Il est si commode de déclarer la guerre à la drogue et de souhaiter que les trafiquants et les consommateurs de drogue soient emprisonnés, voire exécutés de manière extrajudiciaire, sans regarder la situation dans son ensemble et sans se poser de questions difficiles, comme celle de savoir pourquoi Panya s’est transformé en un monstre qui a tué de nombreux jeunes enfants.

 

Pourquoi beaucoup finissent-ils par se droguer et quel rôle la corruption systémique au sein des forces de police et de l’armée joue-t-elle dans le flux massif de méthamphétamine en provenance des voisins de la Thaïlande, en particulier du Myanmar ? (Un psychiatre a écrit sur les médias sociaux que le tueur se vengeait de la société qui l’a transformé en ce qu’il est devenu).

 

La pauvreté, le sentiment de désespoir face à l’avenir pour de nombreux pauvres, la corruption systémique qui oblige de nombreux officiers de police honnêtes à fermer les yeux sur leurs pairs et supérieurs corrompus afin de simplement survivre et de poursuivre leur carrière, ne sont que quelques-uns des facteurs qui rendent le défi beaucoup plus complexe qu’une simple déclaration de guerre, car l’ennemi est en nous, il fait partie du système même de la société thaïlandaise et n’est pas seulement un individu malveillant et égoïste que l’on peut simplement isoler et “éradiquer”.

 

On peut se demander comment le tireur de masse a réussi à être employé aussi longtemps avant d’être licencié au début de l’année.

 

Parmi les autres défis complexes à relever, citons la mise en place d’un meilleur système de santé mentale, capable de prendre en charge les personnes très stressées avant qu’elles ne soient sur le point de commettre des meurtres insensés.

 

En Thaïlande, la consultation d’un psychiatre est à la fois très coûteuse et stigmatisante : les autres jugent presque les gens comme des fous ou des malades mentaux s’ils savent qu’ils ont reçu l’aide d’un psychiatre, tandis que les systèmes traditionnels qui soignent l’esprit, comme le bouddhisme, attirent de moins en moins les jeunes Thaïlandais.

 

De nombreux policiers, par exemple, sont soumis à un stress énorme et ont besoin de soins appropriés et d’un suivi psychologique régulier.

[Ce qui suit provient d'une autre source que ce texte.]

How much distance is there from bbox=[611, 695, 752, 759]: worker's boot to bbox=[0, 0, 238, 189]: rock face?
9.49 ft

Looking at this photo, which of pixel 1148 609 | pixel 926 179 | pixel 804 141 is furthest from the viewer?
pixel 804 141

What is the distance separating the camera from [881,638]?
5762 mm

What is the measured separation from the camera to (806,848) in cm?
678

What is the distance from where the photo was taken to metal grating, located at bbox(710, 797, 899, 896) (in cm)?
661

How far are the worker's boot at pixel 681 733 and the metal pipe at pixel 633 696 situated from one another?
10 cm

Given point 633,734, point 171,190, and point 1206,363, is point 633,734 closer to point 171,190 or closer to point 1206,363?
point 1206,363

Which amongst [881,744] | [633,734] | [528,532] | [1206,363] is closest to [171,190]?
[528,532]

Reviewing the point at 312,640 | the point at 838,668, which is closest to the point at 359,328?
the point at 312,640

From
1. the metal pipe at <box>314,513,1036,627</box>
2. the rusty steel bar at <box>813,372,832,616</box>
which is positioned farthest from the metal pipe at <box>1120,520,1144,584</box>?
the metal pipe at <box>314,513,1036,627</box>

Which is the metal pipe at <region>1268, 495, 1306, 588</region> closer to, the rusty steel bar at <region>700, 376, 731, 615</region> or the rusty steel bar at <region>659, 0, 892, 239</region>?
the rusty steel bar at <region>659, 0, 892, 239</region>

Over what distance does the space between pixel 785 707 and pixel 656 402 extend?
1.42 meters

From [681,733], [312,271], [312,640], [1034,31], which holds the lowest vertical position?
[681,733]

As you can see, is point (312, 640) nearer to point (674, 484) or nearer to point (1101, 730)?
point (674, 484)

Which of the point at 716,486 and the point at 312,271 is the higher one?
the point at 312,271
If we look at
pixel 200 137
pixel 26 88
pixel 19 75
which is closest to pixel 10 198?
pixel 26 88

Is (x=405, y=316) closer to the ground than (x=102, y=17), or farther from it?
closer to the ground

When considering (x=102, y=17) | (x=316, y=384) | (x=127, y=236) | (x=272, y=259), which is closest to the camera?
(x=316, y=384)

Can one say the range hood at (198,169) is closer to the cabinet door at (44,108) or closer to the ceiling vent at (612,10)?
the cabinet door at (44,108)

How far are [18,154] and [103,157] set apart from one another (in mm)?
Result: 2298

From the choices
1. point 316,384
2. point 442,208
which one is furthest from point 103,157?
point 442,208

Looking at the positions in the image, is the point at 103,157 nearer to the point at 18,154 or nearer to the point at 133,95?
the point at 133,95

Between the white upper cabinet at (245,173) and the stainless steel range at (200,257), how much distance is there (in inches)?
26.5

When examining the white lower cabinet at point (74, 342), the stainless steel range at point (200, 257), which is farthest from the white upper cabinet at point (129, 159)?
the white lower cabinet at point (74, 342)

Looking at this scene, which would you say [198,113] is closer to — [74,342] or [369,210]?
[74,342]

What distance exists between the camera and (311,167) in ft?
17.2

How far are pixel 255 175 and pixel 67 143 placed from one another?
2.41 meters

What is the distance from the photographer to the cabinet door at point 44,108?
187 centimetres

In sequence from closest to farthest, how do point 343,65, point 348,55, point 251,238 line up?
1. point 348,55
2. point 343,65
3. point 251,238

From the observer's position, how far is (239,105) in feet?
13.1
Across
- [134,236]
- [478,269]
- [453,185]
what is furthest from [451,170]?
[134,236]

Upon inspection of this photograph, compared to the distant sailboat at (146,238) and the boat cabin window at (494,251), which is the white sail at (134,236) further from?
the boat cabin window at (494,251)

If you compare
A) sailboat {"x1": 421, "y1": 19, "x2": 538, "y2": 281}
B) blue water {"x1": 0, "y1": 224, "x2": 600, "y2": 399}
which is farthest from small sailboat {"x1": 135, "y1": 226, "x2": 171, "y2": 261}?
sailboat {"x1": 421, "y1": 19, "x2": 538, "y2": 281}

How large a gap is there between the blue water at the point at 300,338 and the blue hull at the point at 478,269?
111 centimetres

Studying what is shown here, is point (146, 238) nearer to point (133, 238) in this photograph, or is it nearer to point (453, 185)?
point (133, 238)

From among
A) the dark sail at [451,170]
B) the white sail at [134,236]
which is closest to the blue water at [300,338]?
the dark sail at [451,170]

Et je ne parle pas seulement de ceux qui sont corrompus.

 

Ensuite, il y a le contrôle des armes à feu et la nécessité d’une loi plus stricte, même si ce n’est pas facile, car l’armée et la police ont la gâchette facile et le marché noir rend les armes accessibles.

 

Déclarer la guerre à la drogue est facile. La réaction instinctive est tentante, voire automatique, en particulier lorsqu’une pilule de méthamphétamine ne coûte plus que 10 bahts, soit moins cher qu’une canette de Coca (la boisson légale, bien sûr).

 

Appeler à l’exécution extrajudiciaire d’autres personnes peut satisfaire votre soif de gratification instantanée, mais agir sans respecter les droits de l’homme, les procédures légales et sans comprendre le gigantesque défi systémique auquel la société thaïlandaise est confrontée ne fera qu’accroître le nombre de morts et de carnages.

 

Il ne s’agit pas seulement de personnes malveillantes, mais d’un système pourri qui nécessite une révision complète. Nous ne pouvons pas résoudre les problèmes si nous commençons par une réaction instinctive.